(Records contained in a dataset)
** START **
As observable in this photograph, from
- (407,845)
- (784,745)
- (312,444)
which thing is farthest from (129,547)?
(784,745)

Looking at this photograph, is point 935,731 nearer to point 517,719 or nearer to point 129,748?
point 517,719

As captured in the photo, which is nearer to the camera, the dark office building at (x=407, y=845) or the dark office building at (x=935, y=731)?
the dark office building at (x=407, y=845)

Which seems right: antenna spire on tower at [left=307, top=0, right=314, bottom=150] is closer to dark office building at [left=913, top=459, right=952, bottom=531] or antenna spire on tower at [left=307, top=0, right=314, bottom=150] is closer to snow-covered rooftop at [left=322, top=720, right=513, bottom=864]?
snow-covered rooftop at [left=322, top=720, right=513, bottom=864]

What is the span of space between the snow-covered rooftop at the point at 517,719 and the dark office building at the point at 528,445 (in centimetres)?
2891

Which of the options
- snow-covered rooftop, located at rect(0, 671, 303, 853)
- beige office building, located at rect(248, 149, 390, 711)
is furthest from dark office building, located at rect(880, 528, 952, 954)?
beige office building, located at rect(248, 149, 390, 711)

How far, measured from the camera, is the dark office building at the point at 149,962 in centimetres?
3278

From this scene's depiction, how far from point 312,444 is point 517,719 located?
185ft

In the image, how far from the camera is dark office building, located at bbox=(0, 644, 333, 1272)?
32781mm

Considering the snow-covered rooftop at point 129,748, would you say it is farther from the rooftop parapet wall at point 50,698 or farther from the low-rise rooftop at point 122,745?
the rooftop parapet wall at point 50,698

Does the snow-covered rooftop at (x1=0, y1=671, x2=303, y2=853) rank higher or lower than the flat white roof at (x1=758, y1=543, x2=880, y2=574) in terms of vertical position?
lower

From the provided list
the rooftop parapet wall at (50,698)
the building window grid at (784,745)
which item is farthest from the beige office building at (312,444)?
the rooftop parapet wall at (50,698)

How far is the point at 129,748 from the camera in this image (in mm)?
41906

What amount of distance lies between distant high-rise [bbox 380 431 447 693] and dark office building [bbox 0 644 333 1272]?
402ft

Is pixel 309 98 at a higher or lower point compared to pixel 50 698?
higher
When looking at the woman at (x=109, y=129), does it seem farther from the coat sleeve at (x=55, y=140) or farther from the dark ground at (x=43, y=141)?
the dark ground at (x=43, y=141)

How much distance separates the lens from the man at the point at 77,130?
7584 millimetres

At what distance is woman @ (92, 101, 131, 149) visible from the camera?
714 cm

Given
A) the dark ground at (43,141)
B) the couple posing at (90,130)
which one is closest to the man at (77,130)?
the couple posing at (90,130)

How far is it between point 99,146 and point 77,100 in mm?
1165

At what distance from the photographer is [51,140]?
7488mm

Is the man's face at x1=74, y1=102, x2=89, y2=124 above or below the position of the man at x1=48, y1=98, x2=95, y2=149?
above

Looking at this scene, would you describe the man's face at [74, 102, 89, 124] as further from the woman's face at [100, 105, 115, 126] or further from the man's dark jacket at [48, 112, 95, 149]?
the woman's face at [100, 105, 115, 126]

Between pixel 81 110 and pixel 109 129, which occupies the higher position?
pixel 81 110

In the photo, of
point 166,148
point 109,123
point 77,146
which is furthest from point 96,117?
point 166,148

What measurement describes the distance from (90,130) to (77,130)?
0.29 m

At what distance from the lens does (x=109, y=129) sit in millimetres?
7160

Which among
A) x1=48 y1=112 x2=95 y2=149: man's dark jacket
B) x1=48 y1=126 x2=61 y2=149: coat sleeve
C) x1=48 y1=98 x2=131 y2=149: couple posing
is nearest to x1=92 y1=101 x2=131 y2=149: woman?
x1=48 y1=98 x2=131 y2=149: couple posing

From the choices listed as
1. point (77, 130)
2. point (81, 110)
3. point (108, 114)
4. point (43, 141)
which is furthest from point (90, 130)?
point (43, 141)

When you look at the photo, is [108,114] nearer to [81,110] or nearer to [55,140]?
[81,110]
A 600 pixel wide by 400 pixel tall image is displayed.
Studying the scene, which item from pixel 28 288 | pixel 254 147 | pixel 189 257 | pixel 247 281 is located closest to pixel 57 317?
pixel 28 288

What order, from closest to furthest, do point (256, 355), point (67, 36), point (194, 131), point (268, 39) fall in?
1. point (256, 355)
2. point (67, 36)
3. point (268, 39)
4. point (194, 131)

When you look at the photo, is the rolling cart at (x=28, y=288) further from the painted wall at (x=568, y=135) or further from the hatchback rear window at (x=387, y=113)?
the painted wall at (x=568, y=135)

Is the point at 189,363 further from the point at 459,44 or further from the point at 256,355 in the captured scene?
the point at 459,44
** END **
**Stated task:** Format the lines from the one containing "What order, from" through the one containing "4. point (194, 131)", both included, as a JSON list of strings, with one string per line and no blank lines.

**Expected answer:**
[
  "What order, from closest to furthest, do point (256, 355), point (67, 36), point (194, 131), point (268, 39) fall in?",
  "1. point (256, 355)",
  "2. point (67, 36)",
  "3. point (268, 39)",
  "4. point (194, 131)"
]